Communication between experts
The same is true for communication between researchers and clinicians, or between researchers in different fields. They can’t all be expected to know all the details of each other’s expertise, but they need to have a way to look up and extract the intended meaning from the information shared through publications, databases and other resources.
Last year, the American Heart Association published a statement to highlight this issue. They pointed out that researchers are rapidly finding new information about the link between genetics and cardiovascular disease, but that the clinician specialists who work with cardiovascular and stroke patients can’t keep up with all this new genetics knowledge. The Association provided recommendations on how clinicians can acquire and maintain genetics competencies, and emphasised that clinicians not only need to have access to continued education about genetics, but also to tools and resources: “The eventual goal is to empower and enable the cardiovascular clinician to understand, interpret, and apply genetic information to patient care in an effective, responsible, and cost-efficient manner.”
Everyone has communication challenges!
These challenges aren’t unique to genetic medicine. They’re all broad problems related to many areas of communication. Because these challenges are so ubiquitous, they are themselves the subject of academic study. Even just within science, there are fields such as Science of Team Science, which looks atcollaborations and effective communication between researchers, and Science of Science Communication, which studies how scientific information is disseminated to others.

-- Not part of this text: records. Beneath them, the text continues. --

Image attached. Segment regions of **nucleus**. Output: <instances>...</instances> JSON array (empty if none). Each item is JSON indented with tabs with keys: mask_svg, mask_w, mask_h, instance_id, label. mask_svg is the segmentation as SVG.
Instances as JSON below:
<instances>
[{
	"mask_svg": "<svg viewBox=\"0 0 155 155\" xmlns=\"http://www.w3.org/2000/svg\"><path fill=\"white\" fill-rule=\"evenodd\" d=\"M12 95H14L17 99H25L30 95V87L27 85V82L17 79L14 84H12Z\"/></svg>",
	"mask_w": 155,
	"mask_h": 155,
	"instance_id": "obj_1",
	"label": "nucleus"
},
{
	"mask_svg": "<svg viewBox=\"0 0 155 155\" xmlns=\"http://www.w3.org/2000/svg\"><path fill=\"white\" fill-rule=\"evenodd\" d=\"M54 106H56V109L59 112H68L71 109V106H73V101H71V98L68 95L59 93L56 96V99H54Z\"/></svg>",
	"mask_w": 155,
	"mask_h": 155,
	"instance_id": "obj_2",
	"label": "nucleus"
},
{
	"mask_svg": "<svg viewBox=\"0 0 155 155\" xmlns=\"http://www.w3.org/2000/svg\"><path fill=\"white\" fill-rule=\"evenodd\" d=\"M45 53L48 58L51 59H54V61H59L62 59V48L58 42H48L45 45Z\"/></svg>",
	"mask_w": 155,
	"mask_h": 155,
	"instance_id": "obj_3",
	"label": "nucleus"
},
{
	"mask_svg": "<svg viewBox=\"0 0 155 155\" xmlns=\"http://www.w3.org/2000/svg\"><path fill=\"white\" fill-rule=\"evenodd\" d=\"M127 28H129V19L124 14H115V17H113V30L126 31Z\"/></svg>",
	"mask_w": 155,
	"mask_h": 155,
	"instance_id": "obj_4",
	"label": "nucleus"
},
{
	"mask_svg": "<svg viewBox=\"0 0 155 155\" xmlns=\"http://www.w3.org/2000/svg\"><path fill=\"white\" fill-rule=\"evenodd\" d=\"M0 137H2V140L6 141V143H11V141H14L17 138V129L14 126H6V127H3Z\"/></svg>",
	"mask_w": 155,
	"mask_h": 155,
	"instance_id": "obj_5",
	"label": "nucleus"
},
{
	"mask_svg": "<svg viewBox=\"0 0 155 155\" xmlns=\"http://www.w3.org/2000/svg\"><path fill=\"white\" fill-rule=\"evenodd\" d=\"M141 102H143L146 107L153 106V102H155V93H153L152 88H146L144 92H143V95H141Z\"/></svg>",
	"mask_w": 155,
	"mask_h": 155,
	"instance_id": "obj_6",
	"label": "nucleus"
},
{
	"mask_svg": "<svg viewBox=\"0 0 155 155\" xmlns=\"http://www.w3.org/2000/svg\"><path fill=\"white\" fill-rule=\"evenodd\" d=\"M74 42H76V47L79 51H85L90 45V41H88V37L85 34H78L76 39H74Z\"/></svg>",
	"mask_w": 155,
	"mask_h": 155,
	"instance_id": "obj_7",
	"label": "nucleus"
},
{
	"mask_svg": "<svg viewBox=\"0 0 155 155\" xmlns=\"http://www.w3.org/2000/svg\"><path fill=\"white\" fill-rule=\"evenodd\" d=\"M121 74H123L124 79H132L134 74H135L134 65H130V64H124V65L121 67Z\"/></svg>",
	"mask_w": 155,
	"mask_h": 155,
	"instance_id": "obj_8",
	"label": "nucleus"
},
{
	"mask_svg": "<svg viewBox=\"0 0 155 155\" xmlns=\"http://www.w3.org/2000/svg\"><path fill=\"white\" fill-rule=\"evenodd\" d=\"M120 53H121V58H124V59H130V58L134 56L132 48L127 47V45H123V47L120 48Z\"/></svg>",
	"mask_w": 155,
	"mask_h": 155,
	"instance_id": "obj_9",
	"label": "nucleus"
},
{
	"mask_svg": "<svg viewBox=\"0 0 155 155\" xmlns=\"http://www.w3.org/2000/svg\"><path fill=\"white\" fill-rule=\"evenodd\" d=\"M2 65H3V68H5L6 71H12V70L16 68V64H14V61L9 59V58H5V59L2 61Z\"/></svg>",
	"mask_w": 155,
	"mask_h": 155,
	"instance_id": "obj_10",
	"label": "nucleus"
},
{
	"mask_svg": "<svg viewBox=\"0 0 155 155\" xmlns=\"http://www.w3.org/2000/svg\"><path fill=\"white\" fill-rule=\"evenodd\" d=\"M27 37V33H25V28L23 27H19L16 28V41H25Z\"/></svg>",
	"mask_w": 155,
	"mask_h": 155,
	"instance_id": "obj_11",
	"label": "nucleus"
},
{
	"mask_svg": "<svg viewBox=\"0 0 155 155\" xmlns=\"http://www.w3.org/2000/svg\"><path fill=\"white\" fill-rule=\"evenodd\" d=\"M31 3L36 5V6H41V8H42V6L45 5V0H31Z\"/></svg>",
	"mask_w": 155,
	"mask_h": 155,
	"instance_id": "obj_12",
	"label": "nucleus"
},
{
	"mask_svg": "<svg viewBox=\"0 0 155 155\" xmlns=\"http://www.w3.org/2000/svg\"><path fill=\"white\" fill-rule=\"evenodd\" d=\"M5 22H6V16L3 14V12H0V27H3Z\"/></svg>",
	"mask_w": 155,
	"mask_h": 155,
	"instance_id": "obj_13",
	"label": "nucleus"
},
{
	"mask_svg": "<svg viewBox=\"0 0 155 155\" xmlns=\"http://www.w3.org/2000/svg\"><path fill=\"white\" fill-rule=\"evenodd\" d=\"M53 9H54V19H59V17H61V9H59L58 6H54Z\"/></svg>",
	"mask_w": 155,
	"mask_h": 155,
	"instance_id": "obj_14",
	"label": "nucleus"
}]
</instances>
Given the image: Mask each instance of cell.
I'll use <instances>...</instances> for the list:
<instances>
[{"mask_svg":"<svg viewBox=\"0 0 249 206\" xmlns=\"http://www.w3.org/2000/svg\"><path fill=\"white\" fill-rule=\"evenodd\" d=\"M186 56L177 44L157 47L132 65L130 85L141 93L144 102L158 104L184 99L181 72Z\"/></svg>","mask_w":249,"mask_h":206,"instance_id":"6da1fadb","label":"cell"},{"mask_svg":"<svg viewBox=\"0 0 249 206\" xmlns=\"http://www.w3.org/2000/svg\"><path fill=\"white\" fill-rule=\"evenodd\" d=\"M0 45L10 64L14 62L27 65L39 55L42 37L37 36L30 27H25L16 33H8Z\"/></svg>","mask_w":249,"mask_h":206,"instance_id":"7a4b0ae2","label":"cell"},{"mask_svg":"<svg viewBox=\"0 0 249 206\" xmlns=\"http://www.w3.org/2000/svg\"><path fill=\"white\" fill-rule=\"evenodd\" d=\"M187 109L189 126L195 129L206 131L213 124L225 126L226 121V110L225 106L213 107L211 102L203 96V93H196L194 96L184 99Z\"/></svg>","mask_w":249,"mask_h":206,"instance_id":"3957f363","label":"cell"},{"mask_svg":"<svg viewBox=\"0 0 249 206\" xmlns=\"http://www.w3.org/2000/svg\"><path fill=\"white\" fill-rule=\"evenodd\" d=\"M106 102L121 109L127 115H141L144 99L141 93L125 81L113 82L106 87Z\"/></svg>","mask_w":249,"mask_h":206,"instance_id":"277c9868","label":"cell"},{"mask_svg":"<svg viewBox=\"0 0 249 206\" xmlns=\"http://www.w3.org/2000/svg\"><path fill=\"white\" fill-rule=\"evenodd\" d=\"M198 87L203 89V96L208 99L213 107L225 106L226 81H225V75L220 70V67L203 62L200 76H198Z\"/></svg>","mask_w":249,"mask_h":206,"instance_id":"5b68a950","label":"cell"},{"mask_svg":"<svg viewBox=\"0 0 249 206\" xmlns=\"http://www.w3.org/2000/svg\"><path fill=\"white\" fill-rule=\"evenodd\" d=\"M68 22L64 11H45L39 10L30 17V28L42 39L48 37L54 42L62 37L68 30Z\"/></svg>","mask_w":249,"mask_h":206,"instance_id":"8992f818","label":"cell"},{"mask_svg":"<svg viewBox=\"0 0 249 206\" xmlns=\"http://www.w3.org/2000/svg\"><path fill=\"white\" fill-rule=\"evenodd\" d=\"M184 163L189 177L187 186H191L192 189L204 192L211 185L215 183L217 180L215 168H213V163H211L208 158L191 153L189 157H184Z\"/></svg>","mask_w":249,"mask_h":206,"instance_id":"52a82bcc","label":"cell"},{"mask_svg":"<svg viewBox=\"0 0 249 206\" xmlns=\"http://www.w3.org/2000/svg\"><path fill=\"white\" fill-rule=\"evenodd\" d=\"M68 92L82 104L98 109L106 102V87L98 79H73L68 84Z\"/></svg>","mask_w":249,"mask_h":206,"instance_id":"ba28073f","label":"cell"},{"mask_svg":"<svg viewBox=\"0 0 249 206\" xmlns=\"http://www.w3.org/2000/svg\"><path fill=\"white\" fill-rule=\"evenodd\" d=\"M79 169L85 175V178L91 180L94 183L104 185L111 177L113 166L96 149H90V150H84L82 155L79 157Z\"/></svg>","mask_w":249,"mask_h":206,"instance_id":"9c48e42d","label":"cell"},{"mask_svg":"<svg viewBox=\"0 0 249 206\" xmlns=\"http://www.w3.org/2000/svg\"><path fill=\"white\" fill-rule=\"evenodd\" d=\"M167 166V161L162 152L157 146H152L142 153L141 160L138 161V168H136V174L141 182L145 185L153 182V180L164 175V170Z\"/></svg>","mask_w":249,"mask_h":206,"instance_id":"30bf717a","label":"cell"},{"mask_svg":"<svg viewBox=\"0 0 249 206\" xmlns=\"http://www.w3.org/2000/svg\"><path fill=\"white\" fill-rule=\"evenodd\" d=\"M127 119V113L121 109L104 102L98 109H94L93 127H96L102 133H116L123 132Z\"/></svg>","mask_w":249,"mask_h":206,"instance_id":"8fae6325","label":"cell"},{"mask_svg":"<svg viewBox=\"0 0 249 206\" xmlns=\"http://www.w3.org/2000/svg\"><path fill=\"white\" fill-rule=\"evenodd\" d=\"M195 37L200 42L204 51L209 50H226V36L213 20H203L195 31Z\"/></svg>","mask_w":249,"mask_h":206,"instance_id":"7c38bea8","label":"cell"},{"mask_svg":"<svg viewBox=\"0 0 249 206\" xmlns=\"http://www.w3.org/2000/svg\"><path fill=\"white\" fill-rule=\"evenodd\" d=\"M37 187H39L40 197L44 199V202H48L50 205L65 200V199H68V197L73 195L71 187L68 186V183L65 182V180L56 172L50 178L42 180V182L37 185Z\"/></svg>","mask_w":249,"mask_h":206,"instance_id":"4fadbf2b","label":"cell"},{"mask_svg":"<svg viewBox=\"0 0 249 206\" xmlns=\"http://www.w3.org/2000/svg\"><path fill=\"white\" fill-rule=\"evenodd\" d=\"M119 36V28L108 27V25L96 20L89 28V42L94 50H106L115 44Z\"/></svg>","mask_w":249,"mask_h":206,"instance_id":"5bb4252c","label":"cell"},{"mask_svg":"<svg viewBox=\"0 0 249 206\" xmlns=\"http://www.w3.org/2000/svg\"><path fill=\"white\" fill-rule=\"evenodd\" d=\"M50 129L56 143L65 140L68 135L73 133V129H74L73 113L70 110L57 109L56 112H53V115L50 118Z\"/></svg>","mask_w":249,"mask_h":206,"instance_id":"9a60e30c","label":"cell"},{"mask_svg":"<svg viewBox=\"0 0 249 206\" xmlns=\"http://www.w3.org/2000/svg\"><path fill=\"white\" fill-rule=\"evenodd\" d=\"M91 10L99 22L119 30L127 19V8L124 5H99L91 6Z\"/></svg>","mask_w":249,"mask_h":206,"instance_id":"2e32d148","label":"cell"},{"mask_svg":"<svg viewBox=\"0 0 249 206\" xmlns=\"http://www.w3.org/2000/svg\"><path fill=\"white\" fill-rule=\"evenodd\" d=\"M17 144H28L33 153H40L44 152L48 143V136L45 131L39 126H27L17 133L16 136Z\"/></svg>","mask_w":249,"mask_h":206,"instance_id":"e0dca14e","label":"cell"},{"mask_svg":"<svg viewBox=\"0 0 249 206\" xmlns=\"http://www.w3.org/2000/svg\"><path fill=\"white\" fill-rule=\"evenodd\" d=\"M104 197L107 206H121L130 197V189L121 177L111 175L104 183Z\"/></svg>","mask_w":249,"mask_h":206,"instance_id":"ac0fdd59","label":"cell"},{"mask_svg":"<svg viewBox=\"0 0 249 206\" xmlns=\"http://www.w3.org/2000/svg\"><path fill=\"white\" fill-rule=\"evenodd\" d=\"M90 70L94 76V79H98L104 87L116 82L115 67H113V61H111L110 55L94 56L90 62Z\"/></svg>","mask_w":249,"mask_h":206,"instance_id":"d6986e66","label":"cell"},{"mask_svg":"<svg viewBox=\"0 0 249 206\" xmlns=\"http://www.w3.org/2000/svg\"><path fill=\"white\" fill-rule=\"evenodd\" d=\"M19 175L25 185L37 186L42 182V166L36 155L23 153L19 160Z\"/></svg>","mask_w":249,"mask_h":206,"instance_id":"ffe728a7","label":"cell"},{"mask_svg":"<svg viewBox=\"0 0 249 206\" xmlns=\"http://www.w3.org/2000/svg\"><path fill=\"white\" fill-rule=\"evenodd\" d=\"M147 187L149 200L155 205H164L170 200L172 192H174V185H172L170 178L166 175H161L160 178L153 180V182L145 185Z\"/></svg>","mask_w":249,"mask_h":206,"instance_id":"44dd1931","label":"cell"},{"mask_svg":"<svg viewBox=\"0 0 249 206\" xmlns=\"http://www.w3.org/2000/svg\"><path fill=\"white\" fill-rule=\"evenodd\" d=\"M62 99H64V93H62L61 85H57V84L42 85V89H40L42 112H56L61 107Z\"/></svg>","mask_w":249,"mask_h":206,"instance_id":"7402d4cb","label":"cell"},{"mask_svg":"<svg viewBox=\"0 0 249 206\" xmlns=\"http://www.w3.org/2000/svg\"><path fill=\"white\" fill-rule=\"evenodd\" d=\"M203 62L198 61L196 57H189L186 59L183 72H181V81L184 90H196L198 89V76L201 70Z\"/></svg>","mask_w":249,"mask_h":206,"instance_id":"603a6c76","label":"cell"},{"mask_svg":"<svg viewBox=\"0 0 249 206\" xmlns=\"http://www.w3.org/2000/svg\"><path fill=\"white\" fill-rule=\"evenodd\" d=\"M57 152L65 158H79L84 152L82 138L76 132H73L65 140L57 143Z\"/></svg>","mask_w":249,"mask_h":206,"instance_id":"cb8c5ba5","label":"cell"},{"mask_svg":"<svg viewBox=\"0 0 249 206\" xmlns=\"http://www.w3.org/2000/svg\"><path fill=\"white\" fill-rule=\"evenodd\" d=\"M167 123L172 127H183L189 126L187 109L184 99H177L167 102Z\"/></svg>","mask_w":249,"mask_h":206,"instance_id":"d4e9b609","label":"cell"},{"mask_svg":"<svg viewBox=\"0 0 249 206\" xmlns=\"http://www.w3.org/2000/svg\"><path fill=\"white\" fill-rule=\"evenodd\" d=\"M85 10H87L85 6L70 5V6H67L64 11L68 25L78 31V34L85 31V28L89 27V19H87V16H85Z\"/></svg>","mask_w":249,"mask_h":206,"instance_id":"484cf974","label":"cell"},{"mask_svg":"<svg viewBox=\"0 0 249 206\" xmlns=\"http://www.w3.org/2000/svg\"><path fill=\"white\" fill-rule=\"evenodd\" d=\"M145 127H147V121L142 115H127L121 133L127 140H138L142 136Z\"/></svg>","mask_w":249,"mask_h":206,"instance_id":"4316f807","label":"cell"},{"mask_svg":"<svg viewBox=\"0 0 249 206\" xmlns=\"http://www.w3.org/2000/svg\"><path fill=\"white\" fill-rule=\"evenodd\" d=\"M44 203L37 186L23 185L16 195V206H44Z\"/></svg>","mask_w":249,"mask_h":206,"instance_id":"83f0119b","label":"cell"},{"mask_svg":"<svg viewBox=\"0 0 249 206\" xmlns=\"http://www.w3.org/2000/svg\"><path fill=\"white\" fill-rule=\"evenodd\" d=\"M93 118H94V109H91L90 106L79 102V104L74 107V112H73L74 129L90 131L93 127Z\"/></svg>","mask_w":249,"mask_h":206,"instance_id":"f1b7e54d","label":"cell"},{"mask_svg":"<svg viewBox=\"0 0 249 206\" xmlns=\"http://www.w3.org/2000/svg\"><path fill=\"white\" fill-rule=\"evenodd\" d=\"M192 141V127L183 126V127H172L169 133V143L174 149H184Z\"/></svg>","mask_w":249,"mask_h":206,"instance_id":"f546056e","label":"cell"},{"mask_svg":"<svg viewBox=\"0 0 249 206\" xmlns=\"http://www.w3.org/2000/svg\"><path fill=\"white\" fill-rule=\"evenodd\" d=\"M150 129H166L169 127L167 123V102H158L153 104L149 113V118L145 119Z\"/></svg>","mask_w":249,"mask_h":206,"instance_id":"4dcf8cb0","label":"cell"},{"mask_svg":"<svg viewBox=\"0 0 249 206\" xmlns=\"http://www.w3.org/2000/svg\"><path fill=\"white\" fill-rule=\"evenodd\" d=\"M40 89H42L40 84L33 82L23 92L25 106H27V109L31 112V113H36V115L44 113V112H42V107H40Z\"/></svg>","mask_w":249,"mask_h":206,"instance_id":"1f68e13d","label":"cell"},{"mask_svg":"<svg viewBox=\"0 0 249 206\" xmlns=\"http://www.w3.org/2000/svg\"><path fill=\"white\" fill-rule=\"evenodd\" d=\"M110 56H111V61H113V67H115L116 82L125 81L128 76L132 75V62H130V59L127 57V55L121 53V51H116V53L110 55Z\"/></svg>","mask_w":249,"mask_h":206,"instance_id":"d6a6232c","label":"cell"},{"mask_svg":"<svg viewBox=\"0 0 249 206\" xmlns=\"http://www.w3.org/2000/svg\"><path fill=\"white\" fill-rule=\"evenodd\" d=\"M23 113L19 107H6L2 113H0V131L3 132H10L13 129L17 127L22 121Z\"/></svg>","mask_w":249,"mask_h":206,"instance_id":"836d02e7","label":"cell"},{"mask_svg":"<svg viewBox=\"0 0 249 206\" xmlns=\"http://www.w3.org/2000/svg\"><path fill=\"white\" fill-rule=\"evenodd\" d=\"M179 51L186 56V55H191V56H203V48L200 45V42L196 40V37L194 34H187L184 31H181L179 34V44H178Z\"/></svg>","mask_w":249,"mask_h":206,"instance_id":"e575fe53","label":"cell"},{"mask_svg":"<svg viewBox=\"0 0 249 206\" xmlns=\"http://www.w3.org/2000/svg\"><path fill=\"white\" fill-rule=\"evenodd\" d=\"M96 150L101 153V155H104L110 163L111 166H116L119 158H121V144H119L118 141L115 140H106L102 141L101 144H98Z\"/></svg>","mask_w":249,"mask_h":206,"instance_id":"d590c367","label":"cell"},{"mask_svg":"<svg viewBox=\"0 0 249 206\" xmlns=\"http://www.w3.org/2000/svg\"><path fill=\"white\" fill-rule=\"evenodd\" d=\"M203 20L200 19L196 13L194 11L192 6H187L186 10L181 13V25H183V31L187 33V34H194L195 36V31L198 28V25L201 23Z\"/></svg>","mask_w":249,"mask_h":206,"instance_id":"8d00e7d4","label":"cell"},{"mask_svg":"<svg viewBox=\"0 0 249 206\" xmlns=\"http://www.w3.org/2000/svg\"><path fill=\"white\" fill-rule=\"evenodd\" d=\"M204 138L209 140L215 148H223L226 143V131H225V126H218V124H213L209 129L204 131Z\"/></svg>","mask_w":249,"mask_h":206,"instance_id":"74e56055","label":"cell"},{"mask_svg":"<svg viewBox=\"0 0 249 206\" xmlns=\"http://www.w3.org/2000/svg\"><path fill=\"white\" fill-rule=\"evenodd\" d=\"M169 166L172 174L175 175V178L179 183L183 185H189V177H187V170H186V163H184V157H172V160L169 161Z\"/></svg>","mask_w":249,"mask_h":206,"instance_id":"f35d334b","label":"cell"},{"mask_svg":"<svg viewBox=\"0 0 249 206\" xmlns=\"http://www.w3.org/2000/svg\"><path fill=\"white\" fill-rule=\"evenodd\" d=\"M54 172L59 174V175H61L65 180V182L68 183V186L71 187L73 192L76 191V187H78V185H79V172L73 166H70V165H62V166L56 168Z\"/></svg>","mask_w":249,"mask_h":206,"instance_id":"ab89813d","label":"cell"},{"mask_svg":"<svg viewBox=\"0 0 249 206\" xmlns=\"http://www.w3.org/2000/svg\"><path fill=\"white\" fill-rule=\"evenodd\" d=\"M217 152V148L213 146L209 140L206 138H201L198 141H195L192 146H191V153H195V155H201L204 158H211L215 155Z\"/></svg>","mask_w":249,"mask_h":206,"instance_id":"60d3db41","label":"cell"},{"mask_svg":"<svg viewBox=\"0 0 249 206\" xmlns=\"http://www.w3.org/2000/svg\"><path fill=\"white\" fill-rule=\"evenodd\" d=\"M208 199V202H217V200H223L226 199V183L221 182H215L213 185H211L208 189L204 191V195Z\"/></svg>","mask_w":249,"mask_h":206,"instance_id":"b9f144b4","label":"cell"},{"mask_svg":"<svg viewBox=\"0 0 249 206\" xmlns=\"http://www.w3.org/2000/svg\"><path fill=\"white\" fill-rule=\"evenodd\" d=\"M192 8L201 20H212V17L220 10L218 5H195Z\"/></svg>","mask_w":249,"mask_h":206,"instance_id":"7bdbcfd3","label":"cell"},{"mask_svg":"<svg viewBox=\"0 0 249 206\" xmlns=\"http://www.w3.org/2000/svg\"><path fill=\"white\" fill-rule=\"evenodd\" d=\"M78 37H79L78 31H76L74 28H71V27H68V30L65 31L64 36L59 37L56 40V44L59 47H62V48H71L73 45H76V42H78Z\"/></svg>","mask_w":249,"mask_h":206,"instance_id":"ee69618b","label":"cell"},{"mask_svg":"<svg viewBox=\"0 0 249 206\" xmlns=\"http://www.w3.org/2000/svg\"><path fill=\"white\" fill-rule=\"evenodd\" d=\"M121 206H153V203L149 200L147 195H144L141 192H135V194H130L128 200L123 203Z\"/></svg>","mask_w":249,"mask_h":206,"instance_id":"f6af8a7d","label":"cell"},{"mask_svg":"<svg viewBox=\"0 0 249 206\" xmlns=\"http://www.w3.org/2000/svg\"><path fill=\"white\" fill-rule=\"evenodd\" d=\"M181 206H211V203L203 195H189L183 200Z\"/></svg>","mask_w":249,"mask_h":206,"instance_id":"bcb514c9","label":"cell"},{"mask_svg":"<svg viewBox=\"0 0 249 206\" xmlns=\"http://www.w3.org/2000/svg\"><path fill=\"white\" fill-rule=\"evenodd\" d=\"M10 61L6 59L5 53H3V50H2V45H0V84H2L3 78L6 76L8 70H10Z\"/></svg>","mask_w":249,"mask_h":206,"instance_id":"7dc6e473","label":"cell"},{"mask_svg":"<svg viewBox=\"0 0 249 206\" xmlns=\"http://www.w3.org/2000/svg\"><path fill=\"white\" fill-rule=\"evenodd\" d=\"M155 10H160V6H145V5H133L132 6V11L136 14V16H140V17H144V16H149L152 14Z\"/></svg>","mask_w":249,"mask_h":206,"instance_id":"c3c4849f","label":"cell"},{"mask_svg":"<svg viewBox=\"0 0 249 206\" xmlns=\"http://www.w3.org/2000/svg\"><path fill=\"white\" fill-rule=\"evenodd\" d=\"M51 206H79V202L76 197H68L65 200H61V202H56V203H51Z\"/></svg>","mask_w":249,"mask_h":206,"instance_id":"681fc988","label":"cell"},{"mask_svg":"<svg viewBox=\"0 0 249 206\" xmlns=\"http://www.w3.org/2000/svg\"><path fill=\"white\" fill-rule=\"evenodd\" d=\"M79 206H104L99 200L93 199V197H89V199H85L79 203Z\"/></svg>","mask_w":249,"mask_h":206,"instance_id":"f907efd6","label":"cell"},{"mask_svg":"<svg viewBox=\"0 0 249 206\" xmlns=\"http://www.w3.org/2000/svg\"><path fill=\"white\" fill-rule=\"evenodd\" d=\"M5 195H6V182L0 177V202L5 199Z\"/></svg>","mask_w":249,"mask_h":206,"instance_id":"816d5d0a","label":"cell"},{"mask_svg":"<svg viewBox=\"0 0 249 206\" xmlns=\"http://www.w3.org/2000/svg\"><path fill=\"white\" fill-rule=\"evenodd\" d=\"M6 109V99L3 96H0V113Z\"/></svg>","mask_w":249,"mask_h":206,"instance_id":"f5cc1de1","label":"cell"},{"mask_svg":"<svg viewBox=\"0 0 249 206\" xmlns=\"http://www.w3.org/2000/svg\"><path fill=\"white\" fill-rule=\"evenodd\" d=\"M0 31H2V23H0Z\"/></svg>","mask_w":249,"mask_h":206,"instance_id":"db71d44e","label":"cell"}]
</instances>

Some studies look specifically at communication related to genetics and genomics. For example, how genetic literacy is measured, or how population sciences influence translational genomics.
Any other examples?
The list at the top of this blog post only includes a few examples of communication challenges in genetic medicine, just enough to give you an idea of some of the different areas where communication is key. I’d be curious to hear whether you have come across any other instances yourself – either from your own experience or something you’ve heard or read about.